Brad Stevens is a lot like the rest of us.

He loves the underdog story.

He cheers for Rocky Balboa against Apollo Creed, for the Indians in Major League, for John McClane at Nakatomi Plaza. He'll turn on the Masters next weekend and hope to spend Sunday watching an unknown challenge for a green jacket. He watches football every season and yells for the Boise States and TCUs.

"You bet," Stevens answered when I asked him to confirm his rooting allegiances. "I have to say, I'm one of the guys screaming at the TV when TCU doesn't get a spot to play for the national championship."

So it's not a stretch to suggest Stevens would be pulling for Butler in Monday night's national championship game even if he were going to be somewhere other than standing on the raised court here at Reliant Stadium coaching the Bulldogs. What's interesting is that practically everybody with similar tastes -- TCU fans, Boise State fans, pretty much everybody except Connecticut fans -- will be pulling for Butler, too, because the Bulldogs represent something much larger than themselves. Similar to how Tiger Woods showed young African-Americans that anything is possible on a golf course, and how Anthony Robles showed handicap men that anything is possible on a wrestling mat, Butler is 40 minutes away from showing small schools with small budgets that anything is possible in college athletics, and it doesn't matter if that's not really the goal.

"I don't know if it's selfish or not, but we want to do this for ourselves," Butler forward Matt Howard said. "We don't look at this as doing it for everyone else or feeling like we need to disable some theory. It's about this team and about us believing that we can accomplish the next task at hand."

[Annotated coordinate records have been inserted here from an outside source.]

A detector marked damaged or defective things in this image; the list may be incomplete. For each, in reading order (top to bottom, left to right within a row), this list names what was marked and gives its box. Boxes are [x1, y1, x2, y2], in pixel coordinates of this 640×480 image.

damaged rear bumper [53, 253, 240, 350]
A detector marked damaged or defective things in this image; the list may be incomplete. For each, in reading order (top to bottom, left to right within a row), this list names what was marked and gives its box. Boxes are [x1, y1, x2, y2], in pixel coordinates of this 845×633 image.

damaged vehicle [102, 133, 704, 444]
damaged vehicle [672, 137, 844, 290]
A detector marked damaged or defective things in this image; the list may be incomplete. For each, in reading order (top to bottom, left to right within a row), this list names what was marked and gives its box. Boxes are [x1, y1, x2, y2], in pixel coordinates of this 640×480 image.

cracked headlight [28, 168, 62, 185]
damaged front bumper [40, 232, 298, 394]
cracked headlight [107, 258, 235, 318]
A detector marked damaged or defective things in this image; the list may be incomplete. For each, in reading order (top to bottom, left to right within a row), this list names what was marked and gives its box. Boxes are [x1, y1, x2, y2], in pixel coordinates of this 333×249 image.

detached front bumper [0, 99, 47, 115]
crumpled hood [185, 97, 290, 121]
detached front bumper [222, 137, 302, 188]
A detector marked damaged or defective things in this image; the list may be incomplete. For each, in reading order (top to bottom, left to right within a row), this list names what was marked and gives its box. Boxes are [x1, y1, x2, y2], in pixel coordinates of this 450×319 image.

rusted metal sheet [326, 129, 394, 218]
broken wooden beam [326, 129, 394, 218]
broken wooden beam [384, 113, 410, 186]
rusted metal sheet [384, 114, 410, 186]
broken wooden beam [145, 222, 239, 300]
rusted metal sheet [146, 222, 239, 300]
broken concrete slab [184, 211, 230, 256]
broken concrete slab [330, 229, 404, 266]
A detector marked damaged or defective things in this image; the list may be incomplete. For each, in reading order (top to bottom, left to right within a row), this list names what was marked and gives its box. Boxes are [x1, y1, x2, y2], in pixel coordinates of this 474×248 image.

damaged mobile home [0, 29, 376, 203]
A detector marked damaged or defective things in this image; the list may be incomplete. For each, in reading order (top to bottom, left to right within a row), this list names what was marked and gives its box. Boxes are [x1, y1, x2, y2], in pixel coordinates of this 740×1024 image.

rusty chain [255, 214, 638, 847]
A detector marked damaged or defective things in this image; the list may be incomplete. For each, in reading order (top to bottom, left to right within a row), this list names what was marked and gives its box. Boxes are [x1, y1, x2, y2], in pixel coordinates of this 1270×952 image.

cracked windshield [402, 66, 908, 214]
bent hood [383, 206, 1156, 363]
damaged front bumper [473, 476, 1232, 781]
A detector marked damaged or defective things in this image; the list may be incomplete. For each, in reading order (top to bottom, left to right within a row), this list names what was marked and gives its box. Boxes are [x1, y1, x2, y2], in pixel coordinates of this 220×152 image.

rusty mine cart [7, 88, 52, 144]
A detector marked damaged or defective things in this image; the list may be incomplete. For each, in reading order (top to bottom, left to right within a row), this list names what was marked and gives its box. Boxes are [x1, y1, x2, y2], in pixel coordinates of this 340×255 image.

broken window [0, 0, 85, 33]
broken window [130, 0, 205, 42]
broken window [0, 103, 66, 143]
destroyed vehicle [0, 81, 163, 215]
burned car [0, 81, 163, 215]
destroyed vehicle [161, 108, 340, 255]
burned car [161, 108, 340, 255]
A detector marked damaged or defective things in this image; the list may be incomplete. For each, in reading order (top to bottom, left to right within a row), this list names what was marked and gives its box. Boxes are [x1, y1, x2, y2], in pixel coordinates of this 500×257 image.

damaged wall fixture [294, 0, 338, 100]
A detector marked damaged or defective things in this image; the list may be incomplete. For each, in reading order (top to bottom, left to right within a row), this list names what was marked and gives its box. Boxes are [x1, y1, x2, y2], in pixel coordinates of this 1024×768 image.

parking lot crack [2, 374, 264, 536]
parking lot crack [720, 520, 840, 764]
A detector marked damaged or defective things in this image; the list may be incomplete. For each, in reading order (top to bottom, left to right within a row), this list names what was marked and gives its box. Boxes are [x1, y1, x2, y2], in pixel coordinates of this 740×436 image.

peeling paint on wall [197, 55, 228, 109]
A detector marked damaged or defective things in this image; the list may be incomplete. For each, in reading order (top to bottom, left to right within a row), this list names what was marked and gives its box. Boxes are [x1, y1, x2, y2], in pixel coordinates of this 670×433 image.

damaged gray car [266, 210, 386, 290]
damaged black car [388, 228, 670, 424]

Is it simpler to win big with McDonald's All-Americans and massive budgets?

Of course.

But George Mason gave tiny programs with unheralded recruits a reason to think Final Fours are realistic in 2006. Butler took it a step further with an appearance in the title game last year. Now the Bulldogs can break the glass ceiling for good with a win over Connecticut. Some people, of course, would still discount small schools from non-BCS leagues, still claim Boise State could never win the SEC in football, still claim VCU could never win the ACC in basketball. But for the first time in a long time, we would be able to counter with Exhibit A, and nobody would be able to intelligently counter argue it.

"We work hard every day," Butler guard Shelvin Mack said. "I think me and my teammates deserve it."

They're also capable of getting it.

Which is why this title game is bigger than most.

Which is why this title game matters more than usual.

It's not the Ohio State-Kansas matchup most projected three weeks ago, and it's not a game full of lottery picks and future NBA MVPs. But it is a game that could reshape the way people view college athletics and remove the word "can't" from our vocabulary forever. As Howard pointed out, the Butler players are too focused on the little things to recognize the big ones; they're not approaching tipoff with this in mind. But the nation, well, the nation most certainly is -- for on Monday, almost everywhere outside of New England, the underdog Bulldogs are America's team, a group of mostly overlooked prospects from a mostly discounted league on the verge of turning traditional logic completely upside down.